Sam L. Jacobs

Poor Jews’ Temporary Shelter – London’s East End

Photo: Sam Jacobs

This week an important link in the chain of British and Jewish history was commemorated and celebrated. The Board of Deputies unveiled a plaque at 63 Mansell Street in London’s East End.

This is the building occupied from 1930 until 1973 by the Jews Temporary Shelter. The charity was first set up by Simcha the Baker who offered lodging on sacks of flour at the back of his Bakery in 1885.

Within a short while the authorities closed down this accommodation as substandard and unhygienic. Jewish community leaders then set up the Poor Jews Temporary Shelter in Leman Street.

The aims of the charity were to help new arrivals with modest dormitory accommodation and food for two weeks and help in finding work. They had to pay for this and there’s always been an ethos that the UK government should not have provide a subsidy.

The charity is based near Irongate docks ( today’s Tower hotel) where many boats carrying hopeful immigrants arrived. This was the gateway to the vibrant Jewish East End, famous for Petticoat Lame market, the clothes business, smoked salmon, herring, bagels and rye bread and much more.

Writers such as Zangwill, Wesker, Litvinoff and Berkoff have immortalised the old Jewish East End. Some of its most distinguished inhabitants included the historian Jacob Bronowski, the poet Isaac Rosenberg and the painter Mark Gertler.

The Ashkenazi immigrants arrived in the area where the first Spanish and Portuguese synagogue opened in 1656 during the time of Oliver Cromwell’s commonwealth. This was the time of the readmission of Jewish people to England.

People from many lands have lived in the East End since Roman times. They include Irish, German, Indian Lascar, Africans, Sylhetis, Somali and French Protestant Huguenot people. Indeed, it was the Huguenots in the 1680s who first coined the word refugees following their flight from France to Whitechapel and Spitalfields.

The arrivals were often met at the docks by criminal gangs who wanted to rob and exploit them. In the early days of the Shelter most of the new arrivals were from Eastern Europe and came with a fear of authority and the police. They were targeted by criminals. The charity stepped in, meeting people at the docks, helping with paperwork and pointing them in the right direction.

Drawing: Wikipedia Ellen Gertrude Cohen – Illustrated London News in 1891

The arrivals received a mixed reception from British society with fears about competition for work, foreign ways, and outright prejudice. The 1905 Aliens Act limited the flow into the UK. And it was in opposition to that act that Winston Churchill wrote that it “would appeal to insular prejudice against foreigners, to racial prejudice against Jews, and to labour prejudice against competition” and expressed himself in favour of “the old tolerant and generous practice of free entry and asylum to which this country has so long adhered and from which it has so greatly gained.”

Otto Schiff worked extensively with the Shelter during both world wars and pledged that no refugees would be a burden on the state. He was made life president of the charity in 1948 and awarded both an OBE and CBE.

By the 1930s the charity had helped over 1.2 million people of many and no faiths. Many of these people passed through to the United States, South Africa and other countries.

The Austrian writer Stefan Zweig described the Shelter as offering “the wanderer, the emigrant, who comes here to seek rest and respite…. In the midst of the vast and dread uncertainty that now hangs like a chill cloud of fog over the lives of thousands, he feels for a few days the warmth and the light of human kindness, …., he feels that he is not alone and lost in a foriegn land, but that he is bound to the community of his people and to the higher community of mankind. …” and as an “unknown and incomparable monument of Jewish and human solidarity!”

Originally the immigrants came from Eastern Europe facing poverty and discrimination. By the 1930s refugees were flooding in from Belgium, Austria and Germany, escaping the Nazi threat. After the war, survivors of the concentration camps – including children from the displaced persons camps – passed through the shelter.

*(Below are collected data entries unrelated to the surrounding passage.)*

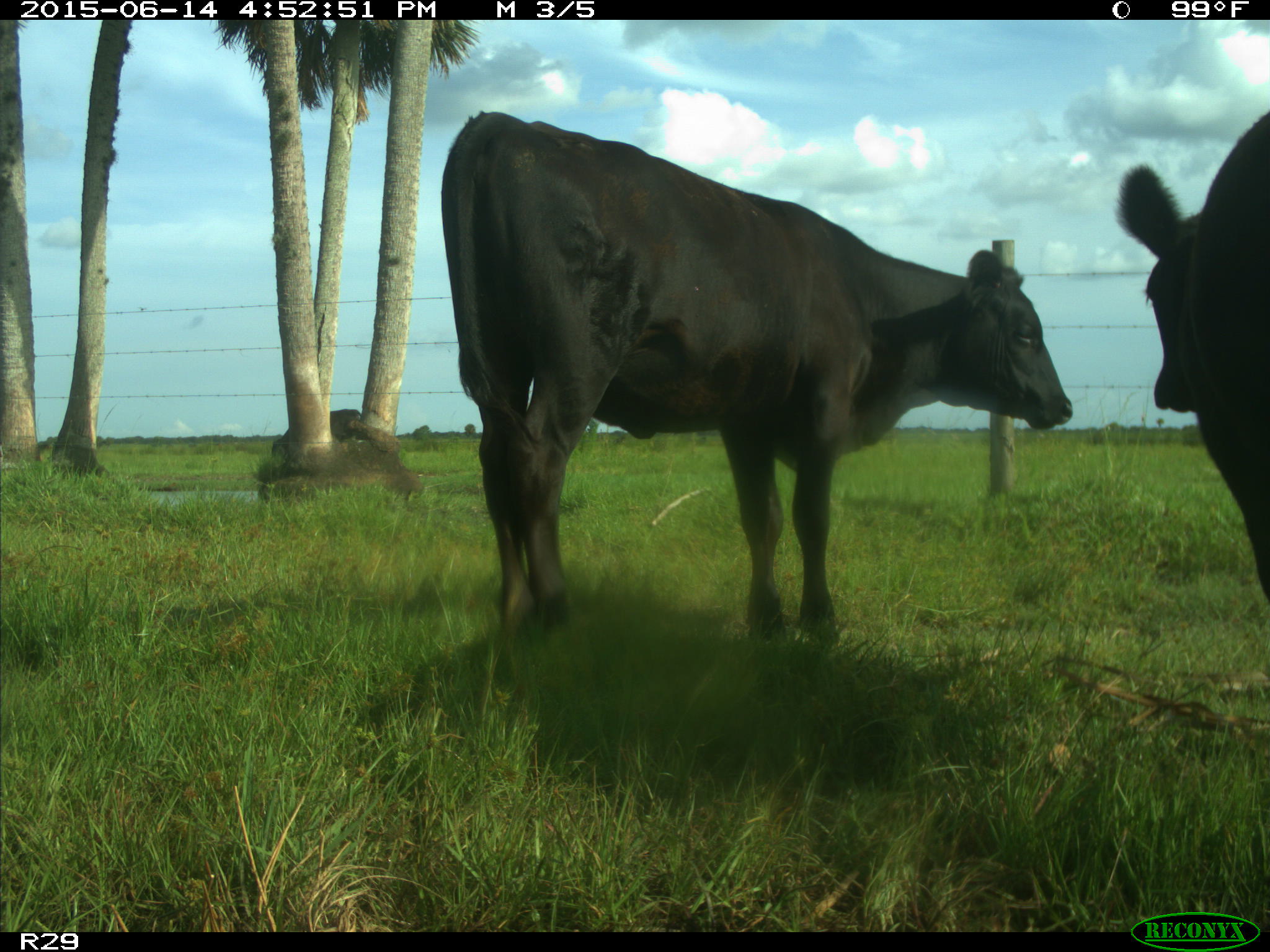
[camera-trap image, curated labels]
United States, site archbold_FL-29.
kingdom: Animalia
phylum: Chordata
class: Mammalia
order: Artiodactyla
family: Bovidae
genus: Bos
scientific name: Bos taurus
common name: domestic cow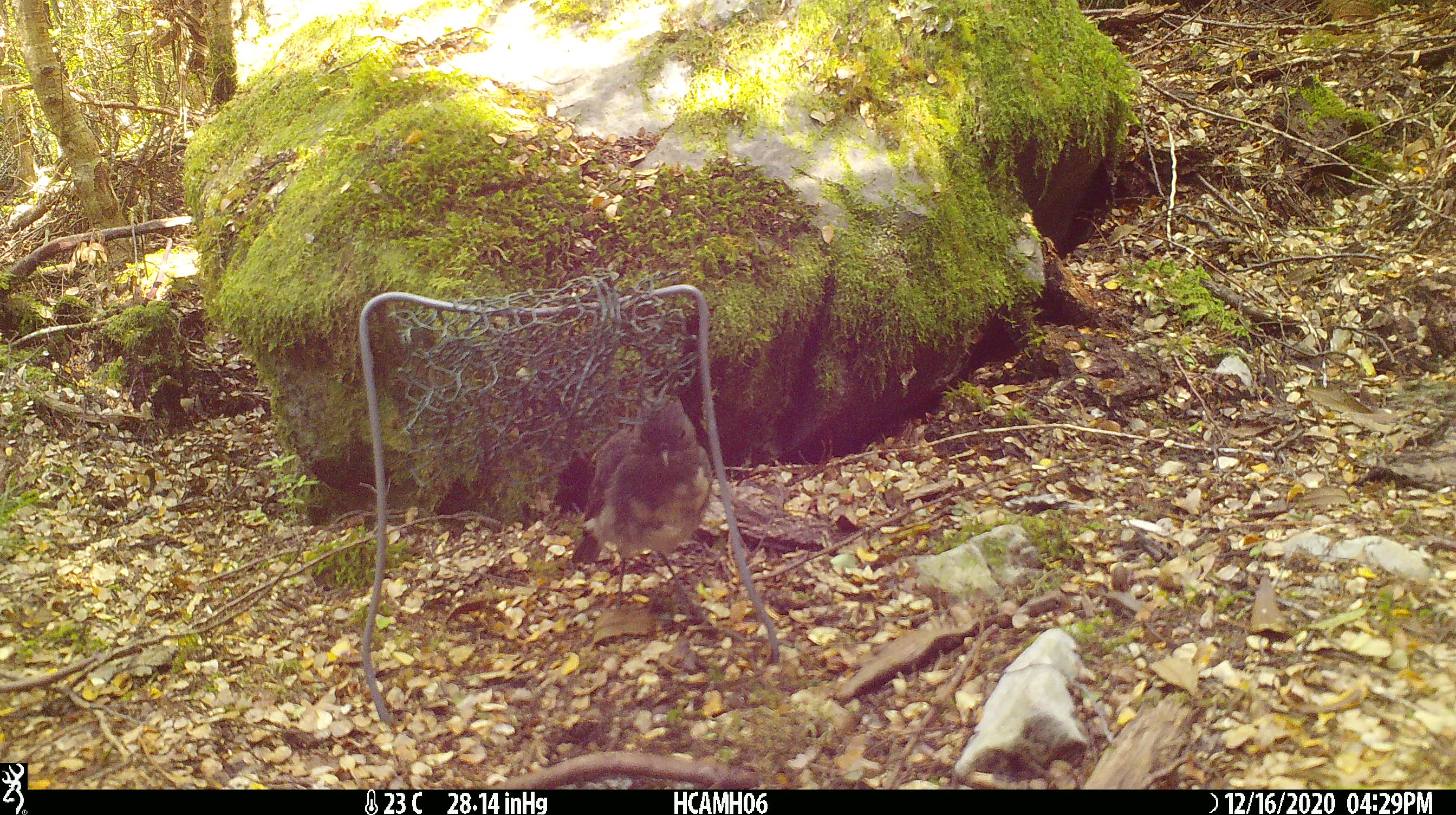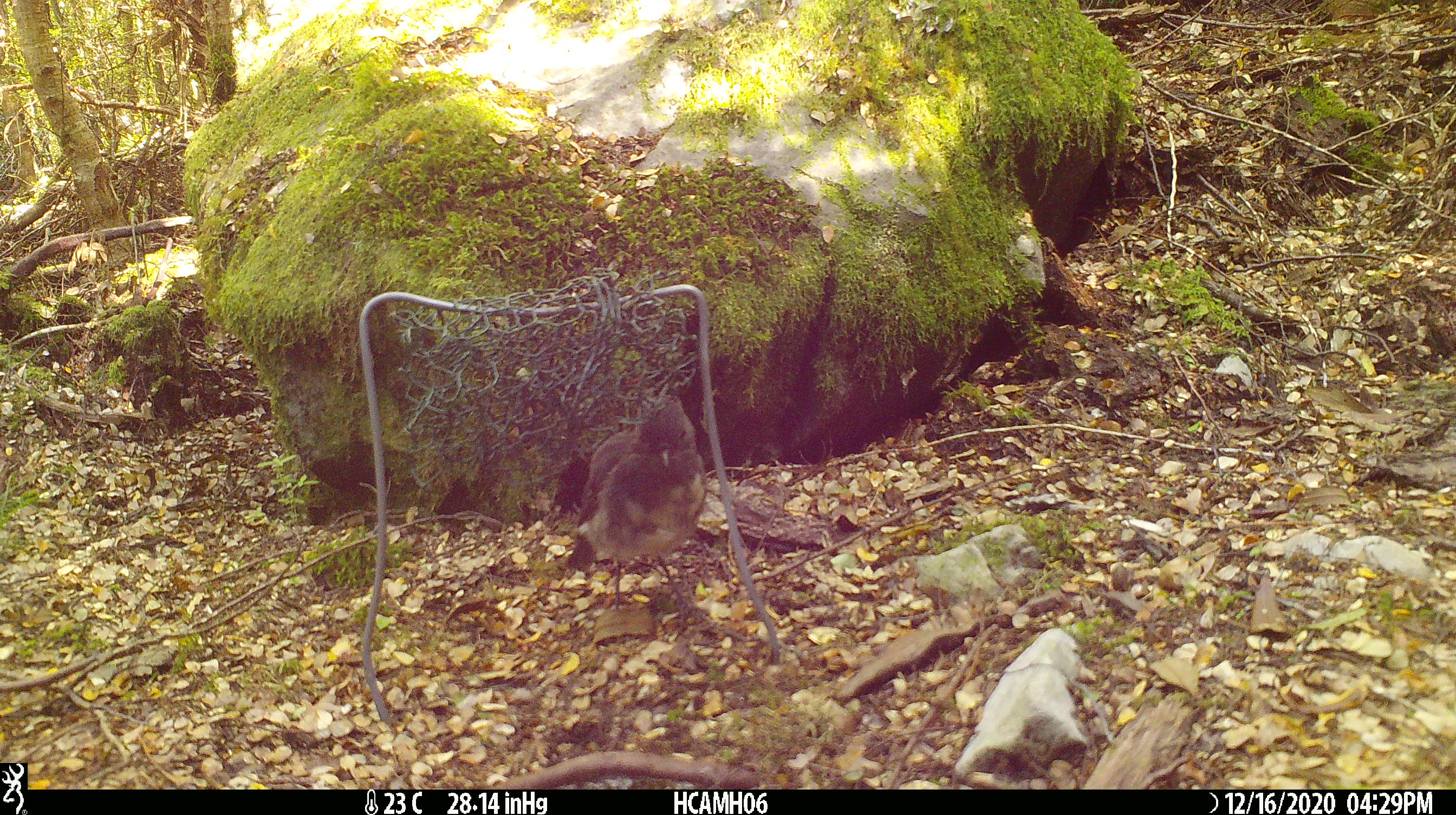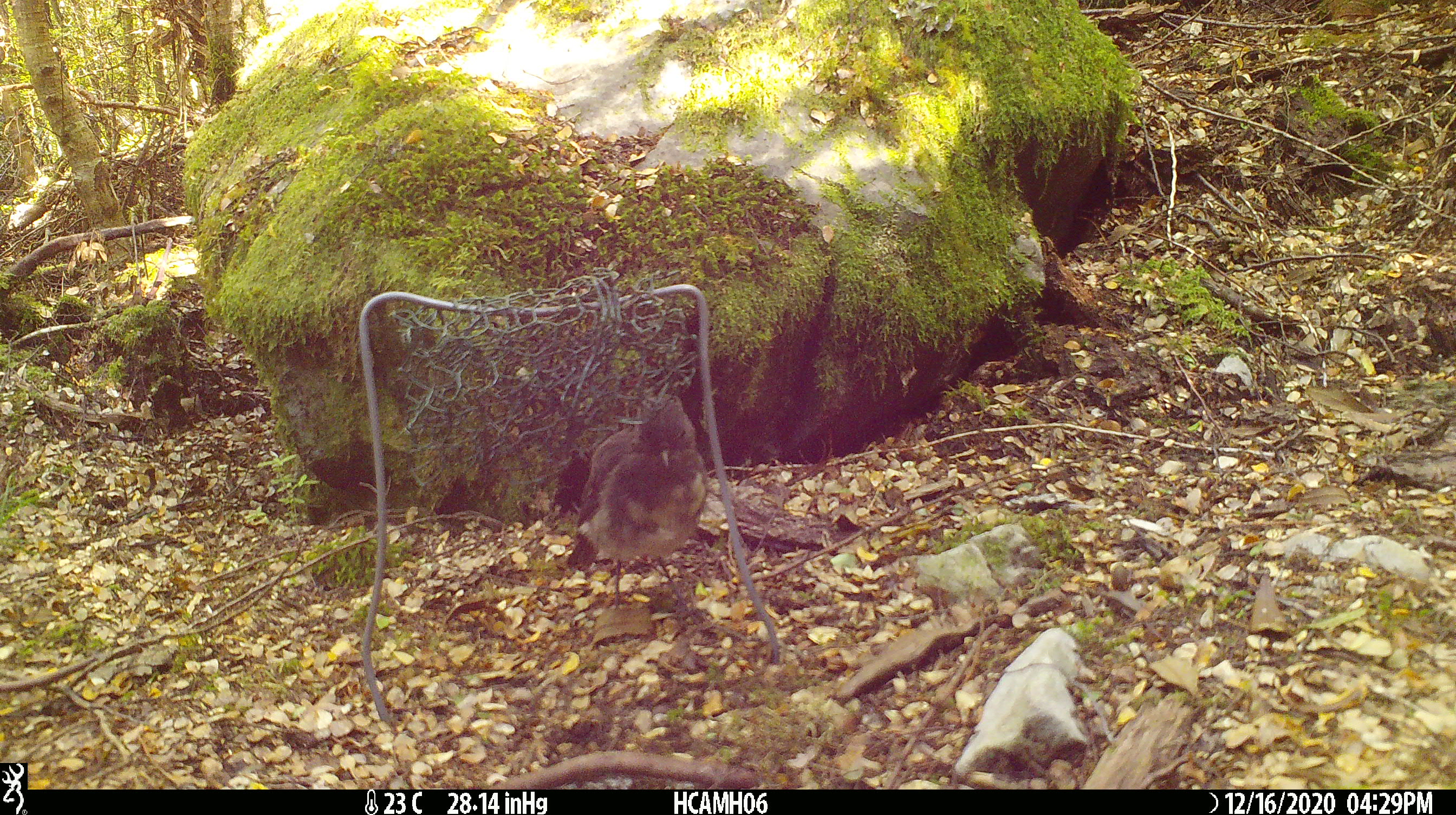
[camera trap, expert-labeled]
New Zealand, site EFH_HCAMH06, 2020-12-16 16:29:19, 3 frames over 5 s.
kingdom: Animalia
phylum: Chordata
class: Aves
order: Passeriformes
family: Petroicidae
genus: Petroica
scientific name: Petroica australis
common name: new zealand robin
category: robin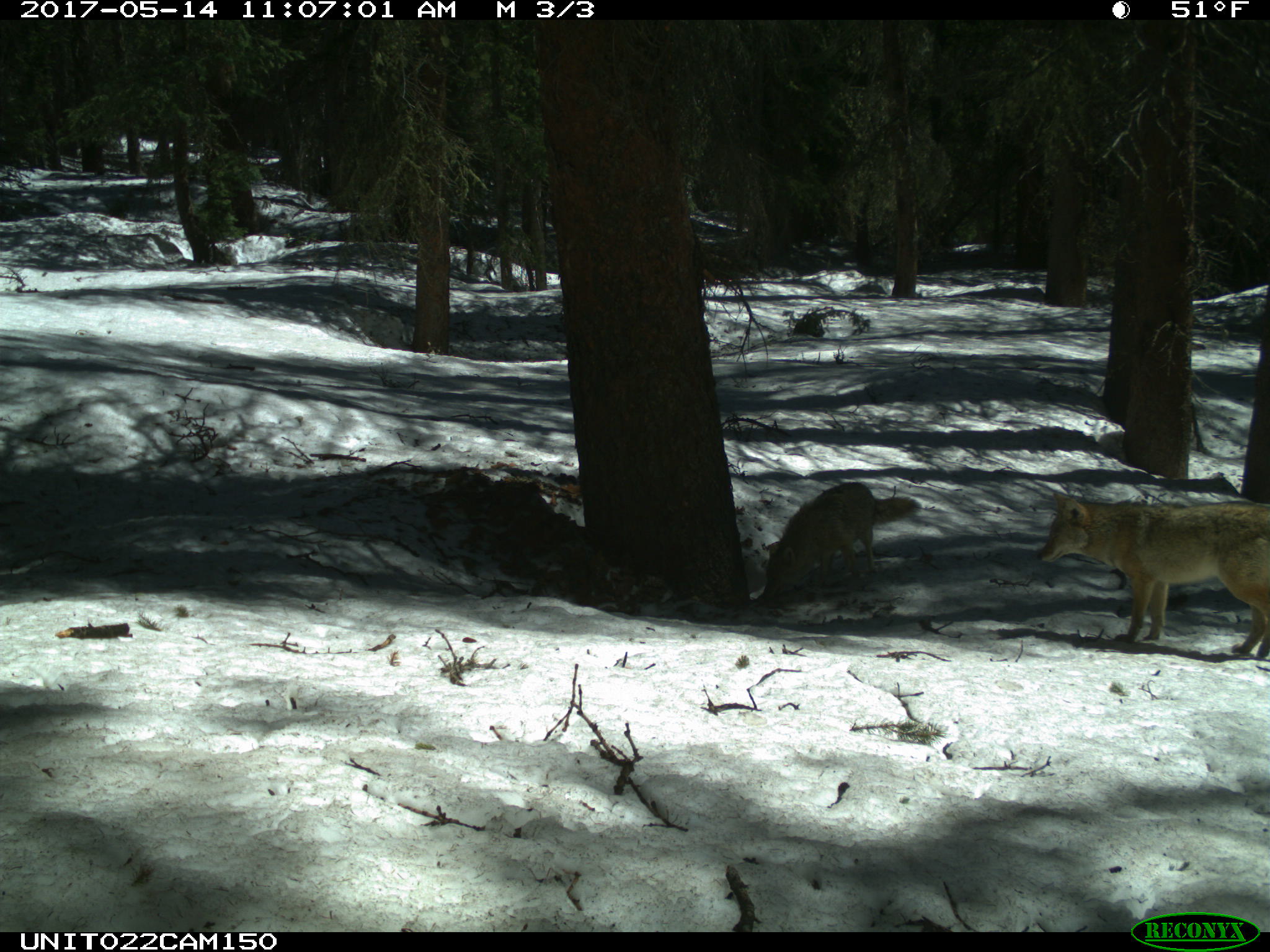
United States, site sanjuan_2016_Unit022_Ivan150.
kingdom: Animalia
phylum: Chordata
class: Mammalia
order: Carnivora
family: Canidae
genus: Canis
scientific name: Canis latrans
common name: coyote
Canis latrans (coyote).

In later years refugees from Aden, Hungary, Iran, Egypt and India have arrived.

Today, the charity exists, offering advice and financial help to those facing housing difficulties.

Over the years HIAS, the Jewish soup kitchen, Board of Guardians, 45aid , Bachad and others have worked with the shelter.

About the Author
Sam Jacobs is a qualified City of London guide and a specialist in the Jewish history of the City of London and Whitechapel and leads regular walks in the area. In the past he was a Jewish student and Jewish Labour leader in the UK and Europe. He has been in high tech for 40 years and is currently a trustee of two major UK charities on identity and integration.